Reproduce these lines without any change, starting with the line that contains "In terms of" and going on through the final line of the set.

□ □ □ □ □

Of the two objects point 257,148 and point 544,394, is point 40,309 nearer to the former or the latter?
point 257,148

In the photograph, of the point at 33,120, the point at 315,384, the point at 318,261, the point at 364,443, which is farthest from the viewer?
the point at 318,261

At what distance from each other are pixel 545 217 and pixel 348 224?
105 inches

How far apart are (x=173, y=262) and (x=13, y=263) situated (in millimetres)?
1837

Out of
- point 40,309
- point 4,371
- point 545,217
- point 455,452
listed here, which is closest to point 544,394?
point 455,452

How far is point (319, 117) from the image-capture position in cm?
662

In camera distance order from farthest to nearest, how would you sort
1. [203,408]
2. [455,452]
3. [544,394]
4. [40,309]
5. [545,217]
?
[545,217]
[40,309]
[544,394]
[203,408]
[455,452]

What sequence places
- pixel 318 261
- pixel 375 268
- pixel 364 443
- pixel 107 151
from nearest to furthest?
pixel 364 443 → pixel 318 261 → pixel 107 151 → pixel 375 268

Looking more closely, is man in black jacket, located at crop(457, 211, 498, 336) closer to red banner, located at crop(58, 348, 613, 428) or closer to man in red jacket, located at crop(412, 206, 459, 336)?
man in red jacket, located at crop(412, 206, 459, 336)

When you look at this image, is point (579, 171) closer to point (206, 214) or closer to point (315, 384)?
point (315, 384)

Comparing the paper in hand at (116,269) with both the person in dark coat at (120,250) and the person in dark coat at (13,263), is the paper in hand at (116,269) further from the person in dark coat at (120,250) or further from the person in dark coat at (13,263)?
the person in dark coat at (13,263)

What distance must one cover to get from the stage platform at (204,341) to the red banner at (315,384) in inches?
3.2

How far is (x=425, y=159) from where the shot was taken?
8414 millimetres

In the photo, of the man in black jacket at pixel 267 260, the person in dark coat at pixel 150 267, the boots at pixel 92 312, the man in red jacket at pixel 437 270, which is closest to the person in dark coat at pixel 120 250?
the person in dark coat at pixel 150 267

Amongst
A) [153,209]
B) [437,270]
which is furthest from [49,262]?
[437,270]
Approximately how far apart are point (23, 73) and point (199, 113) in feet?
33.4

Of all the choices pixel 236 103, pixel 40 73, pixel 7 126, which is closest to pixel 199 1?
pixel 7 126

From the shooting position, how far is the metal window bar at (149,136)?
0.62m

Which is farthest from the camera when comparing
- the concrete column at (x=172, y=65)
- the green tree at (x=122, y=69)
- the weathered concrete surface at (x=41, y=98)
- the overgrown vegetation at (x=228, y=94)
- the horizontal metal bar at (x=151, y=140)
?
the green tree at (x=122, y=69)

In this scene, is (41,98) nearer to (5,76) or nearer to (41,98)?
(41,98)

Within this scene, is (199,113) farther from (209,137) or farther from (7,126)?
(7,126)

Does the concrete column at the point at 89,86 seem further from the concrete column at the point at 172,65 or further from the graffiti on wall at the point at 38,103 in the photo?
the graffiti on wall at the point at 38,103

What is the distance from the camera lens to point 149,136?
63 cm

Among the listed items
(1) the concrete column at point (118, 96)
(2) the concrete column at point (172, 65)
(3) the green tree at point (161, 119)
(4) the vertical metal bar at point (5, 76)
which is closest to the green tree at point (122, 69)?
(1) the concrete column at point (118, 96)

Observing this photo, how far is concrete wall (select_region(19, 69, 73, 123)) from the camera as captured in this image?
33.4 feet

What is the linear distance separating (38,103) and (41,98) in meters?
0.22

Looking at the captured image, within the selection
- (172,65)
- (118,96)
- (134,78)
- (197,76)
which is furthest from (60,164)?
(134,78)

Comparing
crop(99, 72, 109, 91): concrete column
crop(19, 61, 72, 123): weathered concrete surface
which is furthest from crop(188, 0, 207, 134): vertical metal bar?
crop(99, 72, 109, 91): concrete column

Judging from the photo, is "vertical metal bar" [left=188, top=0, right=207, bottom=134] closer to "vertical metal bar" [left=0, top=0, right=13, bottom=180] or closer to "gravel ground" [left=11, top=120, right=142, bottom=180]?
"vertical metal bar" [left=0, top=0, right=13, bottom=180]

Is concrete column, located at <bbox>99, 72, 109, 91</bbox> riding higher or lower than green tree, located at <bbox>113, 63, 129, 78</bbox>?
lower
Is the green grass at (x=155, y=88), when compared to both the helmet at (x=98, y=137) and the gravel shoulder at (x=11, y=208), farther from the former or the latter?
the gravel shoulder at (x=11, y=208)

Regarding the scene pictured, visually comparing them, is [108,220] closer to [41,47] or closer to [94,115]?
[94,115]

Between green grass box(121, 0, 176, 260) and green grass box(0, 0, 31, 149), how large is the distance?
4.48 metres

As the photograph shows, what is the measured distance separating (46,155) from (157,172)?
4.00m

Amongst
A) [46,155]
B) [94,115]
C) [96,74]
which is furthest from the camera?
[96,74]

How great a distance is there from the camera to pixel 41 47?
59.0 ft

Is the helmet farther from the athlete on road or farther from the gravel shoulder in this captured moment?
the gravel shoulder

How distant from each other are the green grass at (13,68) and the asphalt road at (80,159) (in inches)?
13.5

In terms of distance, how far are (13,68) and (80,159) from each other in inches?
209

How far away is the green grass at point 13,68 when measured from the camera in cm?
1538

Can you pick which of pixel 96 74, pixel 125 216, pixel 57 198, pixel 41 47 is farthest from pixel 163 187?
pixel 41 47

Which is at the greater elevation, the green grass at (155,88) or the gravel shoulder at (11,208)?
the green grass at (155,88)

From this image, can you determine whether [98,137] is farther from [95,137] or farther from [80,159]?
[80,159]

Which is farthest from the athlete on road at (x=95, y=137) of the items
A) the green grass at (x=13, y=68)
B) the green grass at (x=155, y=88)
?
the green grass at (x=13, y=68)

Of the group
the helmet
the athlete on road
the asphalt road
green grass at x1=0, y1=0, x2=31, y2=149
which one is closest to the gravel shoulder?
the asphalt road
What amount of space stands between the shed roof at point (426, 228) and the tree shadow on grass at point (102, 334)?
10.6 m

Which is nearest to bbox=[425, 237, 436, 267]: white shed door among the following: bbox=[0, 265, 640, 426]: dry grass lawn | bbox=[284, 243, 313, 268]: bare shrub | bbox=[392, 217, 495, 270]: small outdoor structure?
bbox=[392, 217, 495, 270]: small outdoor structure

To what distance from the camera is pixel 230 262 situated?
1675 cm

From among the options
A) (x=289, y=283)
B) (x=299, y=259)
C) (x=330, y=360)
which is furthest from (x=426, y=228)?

□ □ □ □ □

SOLUTION TO THE EXERCISE:
In terms of distance, how far are (13,68) and (80,159) from each other in inches?
209

How far away is the green grass at point 13,68 when measured from the camera in cm?
1538

Can you pick which of pixel 96 74, pixel 125 216, pixel 57 198, pixel 41 47 is farthest from pixel 163 187?
pixel 41 47

Which is at the greater elevation, the green grass at (155,88) or the gravel shoulder at (11,208)?
the green grass at (155,88)

From this image, can you determine whether [98,137] is farther from [95,137] or farther from [80,159]?
[80,159]

Which is farthest from the athlete on road at (x=95, y=137) of the items
A) the green grass at (x=13, y=68)
B) the green grass at (x=155, y=88)
?
the green grass at (x=13, y=68)

Of the group
the helmet
the athlete on road
the asphalt road
green grass at x1=0, y1=0, x2=31, y2=149
which one is closest to the gravel shoulder?
the asphalt road
What amount of space stands between the shed roof at point (426, 228) and the tree shadow on grass at point (102, 334)?
10.6 m

Which is nearest to bbox=[425, 237, 436, 267]: white shed door among the following: bbox=[0, 265, 640, 426]: dry grass lawn | bbox=[284, 243, 313, 268]: bare shrub | bbox=[392, 217, 495, 270]: small outdoor structure?
bbox=[392, 217, 495, 270]: small outdoor structure

To what distance from the camera is pixel 230 262 situated?
1675 cm

From among the options
A) (x=289, y=283)
B) (x=299, y=259)
C) (x=330, y=360)
which is furthest from (x=426, y=228)?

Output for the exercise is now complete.